▶ _Your instructions_
Pick out every line of the entries below where "over" occurs, and copy those lines.

▶ _Given data_
▽

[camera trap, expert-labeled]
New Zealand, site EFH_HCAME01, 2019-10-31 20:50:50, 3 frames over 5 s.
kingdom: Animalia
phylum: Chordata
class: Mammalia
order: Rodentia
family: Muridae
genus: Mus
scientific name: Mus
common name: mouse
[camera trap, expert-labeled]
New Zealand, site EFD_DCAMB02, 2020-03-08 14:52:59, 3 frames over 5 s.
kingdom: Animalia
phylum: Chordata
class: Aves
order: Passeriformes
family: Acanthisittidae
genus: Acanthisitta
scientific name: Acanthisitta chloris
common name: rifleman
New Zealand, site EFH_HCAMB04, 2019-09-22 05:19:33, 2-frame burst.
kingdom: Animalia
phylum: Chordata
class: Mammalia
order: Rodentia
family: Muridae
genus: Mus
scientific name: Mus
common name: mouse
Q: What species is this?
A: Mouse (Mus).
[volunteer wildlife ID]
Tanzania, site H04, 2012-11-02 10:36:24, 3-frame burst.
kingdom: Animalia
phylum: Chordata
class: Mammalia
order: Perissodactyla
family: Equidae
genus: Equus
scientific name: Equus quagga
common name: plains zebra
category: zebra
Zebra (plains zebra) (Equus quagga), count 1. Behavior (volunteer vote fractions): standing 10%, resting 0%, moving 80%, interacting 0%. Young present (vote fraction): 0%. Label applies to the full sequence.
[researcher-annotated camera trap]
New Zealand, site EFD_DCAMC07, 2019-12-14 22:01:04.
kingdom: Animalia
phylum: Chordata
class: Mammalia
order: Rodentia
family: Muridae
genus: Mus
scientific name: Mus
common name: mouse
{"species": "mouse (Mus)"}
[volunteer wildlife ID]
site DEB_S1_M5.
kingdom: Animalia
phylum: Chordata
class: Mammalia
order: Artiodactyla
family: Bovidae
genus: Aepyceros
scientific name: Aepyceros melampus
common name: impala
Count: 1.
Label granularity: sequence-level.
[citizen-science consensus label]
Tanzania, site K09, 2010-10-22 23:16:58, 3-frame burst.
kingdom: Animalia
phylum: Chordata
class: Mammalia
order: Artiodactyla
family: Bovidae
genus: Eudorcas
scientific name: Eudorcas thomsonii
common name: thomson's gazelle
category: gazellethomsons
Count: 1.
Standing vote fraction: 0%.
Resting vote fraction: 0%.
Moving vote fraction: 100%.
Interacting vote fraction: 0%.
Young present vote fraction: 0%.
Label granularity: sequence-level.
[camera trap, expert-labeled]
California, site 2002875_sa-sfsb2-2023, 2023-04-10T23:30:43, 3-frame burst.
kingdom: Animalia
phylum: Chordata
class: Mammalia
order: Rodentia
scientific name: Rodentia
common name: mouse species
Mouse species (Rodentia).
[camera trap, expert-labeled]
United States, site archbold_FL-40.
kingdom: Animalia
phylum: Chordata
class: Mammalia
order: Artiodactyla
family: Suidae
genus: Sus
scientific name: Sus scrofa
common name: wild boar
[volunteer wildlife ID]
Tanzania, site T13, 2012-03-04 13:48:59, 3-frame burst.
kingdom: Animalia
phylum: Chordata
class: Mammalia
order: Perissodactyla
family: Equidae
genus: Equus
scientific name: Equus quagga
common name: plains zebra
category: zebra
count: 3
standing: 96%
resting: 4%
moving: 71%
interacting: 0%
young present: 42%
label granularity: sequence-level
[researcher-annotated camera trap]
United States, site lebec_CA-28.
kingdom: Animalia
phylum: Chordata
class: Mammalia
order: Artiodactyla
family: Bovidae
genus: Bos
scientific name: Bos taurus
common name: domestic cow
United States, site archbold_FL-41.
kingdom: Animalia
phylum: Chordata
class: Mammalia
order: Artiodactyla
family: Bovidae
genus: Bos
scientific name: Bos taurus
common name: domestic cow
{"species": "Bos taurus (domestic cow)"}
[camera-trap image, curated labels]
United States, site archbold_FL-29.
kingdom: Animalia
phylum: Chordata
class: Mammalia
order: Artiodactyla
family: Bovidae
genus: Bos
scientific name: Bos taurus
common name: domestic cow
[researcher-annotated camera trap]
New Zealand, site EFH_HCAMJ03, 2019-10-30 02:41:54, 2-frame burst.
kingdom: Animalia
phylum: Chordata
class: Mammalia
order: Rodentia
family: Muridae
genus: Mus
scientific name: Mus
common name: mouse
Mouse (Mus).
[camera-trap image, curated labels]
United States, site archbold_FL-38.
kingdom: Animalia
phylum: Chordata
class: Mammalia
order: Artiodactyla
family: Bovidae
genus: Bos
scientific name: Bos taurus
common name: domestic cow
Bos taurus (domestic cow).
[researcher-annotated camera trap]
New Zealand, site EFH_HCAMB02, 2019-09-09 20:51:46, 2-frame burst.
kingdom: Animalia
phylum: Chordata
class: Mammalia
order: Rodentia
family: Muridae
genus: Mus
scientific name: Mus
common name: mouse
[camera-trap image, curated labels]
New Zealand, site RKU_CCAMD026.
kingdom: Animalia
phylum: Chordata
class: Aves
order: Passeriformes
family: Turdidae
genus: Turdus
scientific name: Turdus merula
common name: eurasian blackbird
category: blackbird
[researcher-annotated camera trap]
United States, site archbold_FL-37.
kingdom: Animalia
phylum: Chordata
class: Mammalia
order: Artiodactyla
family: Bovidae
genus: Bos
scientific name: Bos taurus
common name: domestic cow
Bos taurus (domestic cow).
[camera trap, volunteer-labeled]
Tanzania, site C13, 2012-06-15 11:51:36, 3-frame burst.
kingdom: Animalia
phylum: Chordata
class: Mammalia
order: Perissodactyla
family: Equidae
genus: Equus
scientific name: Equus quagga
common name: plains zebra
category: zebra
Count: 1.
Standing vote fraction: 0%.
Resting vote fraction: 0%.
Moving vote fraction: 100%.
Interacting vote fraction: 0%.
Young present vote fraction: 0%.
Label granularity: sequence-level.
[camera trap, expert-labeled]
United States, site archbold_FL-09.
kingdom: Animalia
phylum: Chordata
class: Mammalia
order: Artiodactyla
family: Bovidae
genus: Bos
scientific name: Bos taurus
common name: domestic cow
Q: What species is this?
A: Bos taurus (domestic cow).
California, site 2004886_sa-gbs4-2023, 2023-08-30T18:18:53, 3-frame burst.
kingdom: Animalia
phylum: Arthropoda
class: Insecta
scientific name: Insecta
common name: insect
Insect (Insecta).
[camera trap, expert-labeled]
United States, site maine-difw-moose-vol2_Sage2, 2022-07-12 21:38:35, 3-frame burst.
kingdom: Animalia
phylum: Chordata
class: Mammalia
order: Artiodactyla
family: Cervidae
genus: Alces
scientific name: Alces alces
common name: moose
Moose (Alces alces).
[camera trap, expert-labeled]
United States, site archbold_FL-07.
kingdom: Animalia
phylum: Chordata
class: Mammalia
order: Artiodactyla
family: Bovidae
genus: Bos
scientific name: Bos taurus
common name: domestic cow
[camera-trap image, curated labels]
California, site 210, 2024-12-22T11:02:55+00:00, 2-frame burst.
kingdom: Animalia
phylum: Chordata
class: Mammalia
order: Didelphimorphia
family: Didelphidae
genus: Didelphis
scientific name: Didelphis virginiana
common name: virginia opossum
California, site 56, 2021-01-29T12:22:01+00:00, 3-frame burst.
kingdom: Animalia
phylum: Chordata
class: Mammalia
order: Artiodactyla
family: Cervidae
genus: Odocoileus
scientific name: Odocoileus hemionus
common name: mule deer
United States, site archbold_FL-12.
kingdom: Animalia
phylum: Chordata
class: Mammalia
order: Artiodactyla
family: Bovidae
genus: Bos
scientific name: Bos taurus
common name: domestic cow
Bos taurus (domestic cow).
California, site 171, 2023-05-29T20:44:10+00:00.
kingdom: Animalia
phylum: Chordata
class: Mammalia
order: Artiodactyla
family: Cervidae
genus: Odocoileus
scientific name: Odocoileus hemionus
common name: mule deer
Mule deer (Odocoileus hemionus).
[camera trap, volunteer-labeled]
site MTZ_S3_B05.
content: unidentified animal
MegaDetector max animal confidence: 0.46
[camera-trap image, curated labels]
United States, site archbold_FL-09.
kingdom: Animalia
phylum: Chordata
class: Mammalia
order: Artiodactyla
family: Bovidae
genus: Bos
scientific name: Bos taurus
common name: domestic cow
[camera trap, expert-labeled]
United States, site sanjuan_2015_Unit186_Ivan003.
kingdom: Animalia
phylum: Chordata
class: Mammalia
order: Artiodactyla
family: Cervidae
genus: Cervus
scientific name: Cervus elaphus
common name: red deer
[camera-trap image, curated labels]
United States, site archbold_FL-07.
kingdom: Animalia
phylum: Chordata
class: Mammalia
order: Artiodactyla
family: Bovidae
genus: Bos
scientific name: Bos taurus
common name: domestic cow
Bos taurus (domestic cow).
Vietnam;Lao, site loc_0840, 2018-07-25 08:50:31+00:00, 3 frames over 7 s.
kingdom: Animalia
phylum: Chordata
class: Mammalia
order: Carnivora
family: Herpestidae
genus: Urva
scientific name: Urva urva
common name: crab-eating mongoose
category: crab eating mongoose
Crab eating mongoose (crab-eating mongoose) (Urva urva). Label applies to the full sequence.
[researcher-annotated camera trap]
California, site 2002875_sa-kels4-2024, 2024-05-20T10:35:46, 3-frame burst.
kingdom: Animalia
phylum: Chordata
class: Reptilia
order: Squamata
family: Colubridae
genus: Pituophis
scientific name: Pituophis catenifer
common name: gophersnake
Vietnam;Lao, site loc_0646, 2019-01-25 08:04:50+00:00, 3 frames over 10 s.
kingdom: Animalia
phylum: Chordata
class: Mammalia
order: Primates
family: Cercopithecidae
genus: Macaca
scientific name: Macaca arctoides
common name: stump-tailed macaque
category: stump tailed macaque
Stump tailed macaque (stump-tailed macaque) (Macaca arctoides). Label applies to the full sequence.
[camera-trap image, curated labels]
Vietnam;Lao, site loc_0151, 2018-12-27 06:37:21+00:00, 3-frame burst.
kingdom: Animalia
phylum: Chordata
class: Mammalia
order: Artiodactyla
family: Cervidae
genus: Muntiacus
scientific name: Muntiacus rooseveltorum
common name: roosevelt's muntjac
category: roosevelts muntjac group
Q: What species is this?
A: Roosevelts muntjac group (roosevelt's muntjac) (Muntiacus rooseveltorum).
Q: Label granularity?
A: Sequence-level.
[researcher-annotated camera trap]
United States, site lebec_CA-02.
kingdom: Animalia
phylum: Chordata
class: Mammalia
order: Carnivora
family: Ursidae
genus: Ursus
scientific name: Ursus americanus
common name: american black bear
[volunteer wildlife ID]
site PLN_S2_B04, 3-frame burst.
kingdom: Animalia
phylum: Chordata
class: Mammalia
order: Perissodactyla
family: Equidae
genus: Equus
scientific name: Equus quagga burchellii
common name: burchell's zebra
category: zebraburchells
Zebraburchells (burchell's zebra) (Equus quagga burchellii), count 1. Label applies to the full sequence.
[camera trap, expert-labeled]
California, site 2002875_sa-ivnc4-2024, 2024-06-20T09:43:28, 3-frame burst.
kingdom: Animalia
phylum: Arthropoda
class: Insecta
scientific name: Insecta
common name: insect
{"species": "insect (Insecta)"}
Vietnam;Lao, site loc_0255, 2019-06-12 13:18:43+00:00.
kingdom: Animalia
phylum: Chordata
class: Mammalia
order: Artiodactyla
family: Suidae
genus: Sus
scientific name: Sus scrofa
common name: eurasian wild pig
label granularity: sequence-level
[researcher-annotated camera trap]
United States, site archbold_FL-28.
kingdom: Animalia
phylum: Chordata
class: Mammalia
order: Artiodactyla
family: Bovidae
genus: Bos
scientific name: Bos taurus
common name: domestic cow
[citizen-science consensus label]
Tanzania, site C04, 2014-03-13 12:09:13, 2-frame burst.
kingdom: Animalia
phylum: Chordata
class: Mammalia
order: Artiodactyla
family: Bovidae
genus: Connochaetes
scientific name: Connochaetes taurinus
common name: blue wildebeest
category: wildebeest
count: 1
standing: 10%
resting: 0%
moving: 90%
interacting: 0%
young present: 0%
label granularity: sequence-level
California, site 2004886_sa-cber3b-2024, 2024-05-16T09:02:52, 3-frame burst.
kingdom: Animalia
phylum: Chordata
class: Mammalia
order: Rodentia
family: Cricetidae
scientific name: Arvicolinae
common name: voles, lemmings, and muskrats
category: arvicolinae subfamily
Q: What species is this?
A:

△

▶ _Result of the task_
New Zealand, site EFH_HCAME01, 2019-10-31 20:50:50, 3 frames over 5 s.
New Zealand, site EFD_DCAMB02, 2020-03-08 14:52:59, 3 frames over 5 s.
Vietnam;Lao, site loc_0840, 2018-07-25 08:50:31+00:00, 3 frames over 7 s.
Vietnam;Lao, site loc_0646, 2019-01-25 08:04:50+00:00, 3 frames over 10 s.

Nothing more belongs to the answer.